Rows indicate CHIP genes or mCAs, columns indicate individuals who developed hematologic malignancy between 6 months and 12 years after blood sample collection for sequencing (n=579), and the shells indicate number of CH alterations. The individuals are grouped by the type of first diagnosis of hematologic malignancies. Only CHIP genes and mCAs detected among individuals with an incident hematologic malignancy are shown. LOH, copy-neutral loss-of-heterozygosity; del, copy loss (deletion); gain, copy gain; tri, trisomy (gain of whole chromosome); MPN, myeloproliferative neoplasm; MDS, myelodysplastic syndrome; AML, acute myeloid leukemia; CLL, chronic lymphocytic leukemia; SLL, small lymphocytic lymphoma; MM, multiple myeloma; MGUS, monoclonal gammopathy of undetermined significance; NHL, non-Hodgkin’s lymphoma; DLBCL, diffuse large B-cell lymphoma; FL, follicular lymphoma; WM, Waldenstrom’s macroglobulinaemia; HL, Hodgkin’s lymphoma.
Figure 3:
Figure 3:. CH and CBC parameters predict the risk of developing myeloid malignancies and CLL/SLL.

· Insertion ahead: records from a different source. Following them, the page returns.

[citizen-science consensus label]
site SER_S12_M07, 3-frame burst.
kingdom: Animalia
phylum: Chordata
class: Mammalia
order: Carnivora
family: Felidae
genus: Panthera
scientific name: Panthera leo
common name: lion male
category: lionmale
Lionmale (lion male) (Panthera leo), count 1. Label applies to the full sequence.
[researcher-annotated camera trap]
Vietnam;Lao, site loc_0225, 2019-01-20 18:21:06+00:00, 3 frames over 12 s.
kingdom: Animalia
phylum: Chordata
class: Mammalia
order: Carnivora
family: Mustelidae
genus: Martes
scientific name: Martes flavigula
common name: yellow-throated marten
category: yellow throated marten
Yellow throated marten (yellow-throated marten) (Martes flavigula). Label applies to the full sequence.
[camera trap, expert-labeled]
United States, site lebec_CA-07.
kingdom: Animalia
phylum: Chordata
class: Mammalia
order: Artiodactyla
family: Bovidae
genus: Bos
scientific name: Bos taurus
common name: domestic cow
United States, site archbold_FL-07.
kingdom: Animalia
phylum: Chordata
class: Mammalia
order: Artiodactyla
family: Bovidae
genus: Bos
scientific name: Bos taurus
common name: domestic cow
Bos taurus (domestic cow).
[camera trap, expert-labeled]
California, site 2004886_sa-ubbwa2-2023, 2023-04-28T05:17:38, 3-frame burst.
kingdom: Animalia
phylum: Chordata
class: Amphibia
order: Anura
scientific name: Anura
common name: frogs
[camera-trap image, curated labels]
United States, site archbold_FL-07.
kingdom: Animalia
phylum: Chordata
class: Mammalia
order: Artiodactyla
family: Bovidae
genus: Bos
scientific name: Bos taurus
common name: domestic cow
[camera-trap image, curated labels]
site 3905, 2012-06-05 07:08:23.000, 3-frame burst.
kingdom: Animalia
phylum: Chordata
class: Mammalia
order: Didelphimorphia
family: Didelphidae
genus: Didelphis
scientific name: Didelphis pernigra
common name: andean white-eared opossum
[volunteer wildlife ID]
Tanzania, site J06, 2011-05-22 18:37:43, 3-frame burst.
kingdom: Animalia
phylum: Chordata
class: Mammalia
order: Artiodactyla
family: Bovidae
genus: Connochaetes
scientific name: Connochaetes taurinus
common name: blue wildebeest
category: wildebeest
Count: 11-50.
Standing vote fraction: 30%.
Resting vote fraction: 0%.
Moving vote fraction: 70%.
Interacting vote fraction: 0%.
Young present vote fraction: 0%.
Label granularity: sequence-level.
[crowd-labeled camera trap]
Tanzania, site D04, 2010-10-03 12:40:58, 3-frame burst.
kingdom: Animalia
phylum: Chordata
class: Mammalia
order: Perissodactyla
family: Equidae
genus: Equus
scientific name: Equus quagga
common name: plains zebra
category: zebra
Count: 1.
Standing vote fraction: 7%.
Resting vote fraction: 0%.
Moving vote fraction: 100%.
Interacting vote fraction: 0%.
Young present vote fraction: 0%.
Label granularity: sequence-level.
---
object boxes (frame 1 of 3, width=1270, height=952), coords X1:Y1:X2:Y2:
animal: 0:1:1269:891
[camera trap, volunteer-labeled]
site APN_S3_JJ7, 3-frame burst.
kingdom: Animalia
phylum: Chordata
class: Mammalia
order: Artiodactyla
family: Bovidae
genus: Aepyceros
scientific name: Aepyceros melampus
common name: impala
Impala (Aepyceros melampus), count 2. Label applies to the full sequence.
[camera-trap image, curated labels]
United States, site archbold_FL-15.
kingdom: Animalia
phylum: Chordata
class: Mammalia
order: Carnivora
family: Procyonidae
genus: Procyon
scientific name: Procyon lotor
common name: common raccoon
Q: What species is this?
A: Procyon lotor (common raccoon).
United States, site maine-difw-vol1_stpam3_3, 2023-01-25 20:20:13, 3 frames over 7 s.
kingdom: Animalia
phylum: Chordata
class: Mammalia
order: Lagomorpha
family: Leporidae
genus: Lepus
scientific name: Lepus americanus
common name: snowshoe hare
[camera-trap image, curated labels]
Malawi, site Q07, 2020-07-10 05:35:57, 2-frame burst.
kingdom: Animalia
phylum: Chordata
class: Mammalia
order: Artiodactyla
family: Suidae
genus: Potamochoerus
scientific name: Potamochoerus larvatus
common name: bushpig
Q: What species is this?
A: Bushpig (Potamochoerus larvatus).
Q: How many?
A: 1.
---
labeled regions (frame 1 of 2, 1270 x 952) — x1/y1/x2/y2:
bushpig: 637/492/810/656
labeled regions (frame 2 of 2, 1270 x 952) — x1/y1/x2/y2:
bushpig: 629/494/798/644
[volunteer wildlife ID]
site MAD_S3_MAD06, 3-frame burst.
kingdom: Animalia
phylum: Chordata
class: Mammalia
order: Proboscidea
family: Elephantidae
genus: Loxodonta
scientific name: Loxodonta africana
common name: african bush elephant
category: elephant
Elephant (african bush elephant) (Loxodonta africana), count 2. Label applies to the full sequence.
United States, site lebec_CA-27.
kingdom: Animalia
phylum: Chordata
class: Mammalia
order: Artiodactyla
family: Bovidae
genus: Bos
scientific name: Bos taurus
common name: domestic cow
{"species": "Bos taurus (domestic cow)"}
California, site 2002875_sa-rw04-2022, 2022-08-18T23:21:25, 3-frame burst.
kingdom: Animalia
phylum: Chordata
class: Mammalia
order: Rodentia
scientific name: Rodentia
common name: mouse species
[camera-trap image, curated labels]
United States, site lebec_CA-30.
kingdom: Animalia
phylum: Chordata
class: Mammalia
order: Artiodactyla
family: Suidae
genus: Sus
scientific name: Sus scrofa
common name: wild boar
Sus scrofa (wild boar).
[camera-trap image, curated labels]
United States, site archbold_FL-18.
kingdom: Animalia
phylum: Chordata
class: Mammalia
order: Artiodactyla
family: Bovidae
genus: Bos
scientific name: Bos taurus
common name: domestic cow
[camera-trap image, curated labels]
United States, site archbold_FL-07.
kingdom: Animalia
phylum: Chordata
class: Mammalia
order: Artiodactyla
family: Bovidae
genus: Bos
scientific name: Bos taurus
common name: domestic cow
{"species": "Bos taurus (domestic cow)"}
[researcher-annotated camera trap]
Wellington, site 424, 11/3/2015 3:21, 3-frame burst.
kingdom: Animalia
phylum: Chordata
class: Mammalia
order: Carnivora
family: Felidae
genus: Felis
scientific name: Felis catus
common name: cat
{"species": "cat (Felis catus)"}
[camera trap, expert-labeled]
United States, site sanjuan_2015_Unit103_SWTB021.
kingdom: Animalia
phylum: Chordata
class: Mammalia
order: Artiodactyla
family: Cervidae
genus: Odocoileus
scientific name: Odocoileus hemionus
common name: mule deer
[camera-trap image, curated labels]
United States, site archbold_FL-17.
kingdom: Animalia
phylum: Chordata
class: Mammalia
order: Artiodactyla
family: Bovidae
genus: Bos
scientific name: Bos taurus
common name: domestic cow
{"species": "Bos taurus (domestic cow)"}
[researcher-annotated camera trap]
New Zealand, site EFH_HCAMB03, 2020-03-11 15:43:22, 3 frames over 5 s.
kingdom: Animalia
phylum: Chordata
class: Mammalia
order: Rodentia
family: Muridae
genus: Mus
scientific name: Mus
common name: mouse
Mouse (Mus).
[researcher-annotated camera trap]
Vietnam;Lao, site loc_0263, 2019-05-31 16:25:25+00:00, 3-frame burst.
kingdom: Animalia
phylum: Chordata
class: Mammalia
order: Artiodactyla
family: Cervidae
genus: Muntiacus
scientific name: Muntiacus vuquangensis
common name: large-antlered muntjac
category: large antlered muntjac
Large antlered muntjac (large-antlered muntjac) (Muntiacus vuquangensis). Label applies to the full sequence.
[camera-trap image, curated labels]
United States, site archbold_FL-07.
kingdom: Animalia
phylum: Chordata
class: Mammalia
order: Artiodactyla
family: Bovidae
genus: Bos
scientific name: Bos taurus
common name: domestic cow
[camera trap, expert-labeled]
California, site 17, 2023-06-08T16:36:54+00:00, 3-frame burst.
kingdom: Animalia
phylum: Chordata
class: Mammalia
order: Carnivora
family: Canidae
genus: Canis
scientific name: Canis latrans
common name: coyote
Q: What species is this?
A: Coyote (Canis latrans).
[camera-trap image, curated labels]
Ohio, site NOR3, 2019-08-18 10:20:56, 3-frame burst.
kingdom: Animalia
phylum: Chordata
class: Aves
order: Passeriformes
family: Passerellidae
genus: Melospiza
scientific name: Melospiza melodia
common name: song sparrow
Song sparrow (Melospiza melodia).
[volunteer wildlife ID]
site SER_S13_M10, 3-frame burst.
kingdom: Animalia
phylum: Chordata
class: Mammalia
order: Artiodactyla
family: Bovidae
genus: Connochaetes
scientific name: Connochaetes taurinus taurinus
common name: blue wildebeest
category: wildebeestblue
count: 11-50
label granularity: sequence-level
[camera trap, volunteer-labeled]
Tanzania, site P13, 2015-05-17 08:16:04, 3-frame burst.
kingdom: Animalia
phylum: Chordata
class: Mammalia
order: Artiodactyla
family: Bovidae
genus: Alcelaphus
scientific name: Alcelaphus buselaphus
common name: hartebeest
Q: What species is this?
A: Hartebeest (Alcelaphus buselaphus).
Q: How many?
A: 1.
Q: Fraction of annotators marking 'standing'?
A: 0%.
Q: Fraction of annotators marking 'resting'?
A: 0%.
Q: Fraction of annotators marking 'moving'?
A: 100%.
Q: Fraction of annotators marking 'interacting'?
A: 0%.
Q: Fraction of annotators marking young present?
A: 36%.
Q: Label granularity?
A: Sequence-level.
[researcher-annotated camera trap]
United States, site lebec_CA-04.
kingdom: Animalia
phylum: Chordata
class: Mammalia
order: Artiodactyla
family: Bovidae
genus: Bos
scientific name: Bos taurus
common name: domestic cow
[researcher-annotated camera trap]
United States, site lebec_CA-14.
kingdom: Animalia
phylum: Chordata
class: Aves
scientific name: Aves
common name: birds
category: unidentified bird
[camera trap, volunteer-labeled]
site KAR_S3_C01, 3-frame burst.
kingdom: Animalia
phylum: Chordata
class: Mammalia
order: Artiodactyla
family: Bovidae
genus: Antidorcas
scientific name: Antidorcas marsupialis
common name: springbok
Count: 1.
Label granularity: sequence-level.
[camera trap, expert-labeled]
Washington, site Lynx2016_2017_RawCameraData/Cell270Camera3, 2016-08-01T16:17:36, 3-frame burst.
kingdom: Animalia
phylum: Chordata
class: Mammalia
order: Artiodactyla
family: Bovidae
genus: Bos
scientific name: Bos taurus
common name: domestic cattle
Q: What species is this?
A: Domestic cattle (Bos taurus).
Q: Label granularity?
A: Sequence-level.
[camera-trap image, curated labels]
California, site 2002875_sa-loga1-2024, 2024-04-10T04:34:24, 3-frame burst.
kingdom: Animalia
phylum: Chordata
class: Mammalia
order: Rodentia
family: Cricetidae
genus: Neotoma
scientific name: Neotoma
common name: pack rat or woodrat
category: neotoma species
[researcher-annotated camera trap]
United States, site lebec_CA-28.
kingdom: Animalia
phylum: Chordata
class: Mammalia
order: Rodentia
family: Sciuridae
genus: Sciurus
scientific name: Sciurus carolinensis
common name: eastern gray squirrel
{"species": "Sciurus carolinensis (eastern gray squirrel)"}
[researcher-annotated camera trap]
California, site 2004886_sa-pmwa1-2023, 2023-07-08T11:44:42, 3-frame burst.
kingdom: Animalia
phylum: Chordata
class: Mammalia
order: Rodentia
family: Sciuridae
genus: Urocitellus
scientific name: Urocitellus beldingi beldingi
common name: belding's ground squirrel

a) CH with myeloid drivers (M-CHIP, M-mCA, or A-mCA) and abnormal myeloid cell parameters increase risk of myeloid malignancies. b) CH with lymphoid drivers (L-CHIP, L-mCA, or A-mCA) and high lymphocyte count increase risk of CLL/SLL. Hazards associated with groups with <3 events were not computed. (a-b) Data are presented as hazard ratio and 95% confidence intervals, computed by Cox proportional hazards model adjusting for age, sex, smoking, genetic ethnic ancestry, and genetic principal components 1–5. c) Sensitivity and specificity curves for predicting the incidence of myeloid malignancies computed by 10-fold cross-validation. Individuals with a diagnosis of myeloid malignancy (n=157) and those that did not have a diagnosis of myeloid or lymphoid malignancies (n=44781) were used for training and testing. d) Sensitivity and specificity curves for predicting the incidence of CLL/SLL computed by 10-fold cross-validation. Individuals with a diagnosis of CLL or SLL (n=61) and those that did not have a diagnosis of myeloid or lymphoid malignancies (n=44781) were used for training and testing. (c-d) Baseline predictor included demographic characteristics (age, sex, smoking status, and genetic ethnic ancestry). CHIP (number of CHIP variants and maximum VAF), mCA (number of alterations and maximum cell fraction), and CBC were added as predictors together with demographic characteristics. The values inside the parentheses indicate the AUC. Since A-mCA were associated with risk of both myeloid and lymphoid malignancies, these are combined with M-mCA in the analysis of myeloid malignancies and with L-mCA in the analysis of lymphoid malignancies. HR, hazard ratio; CI, confidence interval; CLL, chronic lymphocytic leukemia; SLL, small lymphocytic lymphoma; CBC, complete blood count; VAF, variant allele fraction; AUC, area under the curve.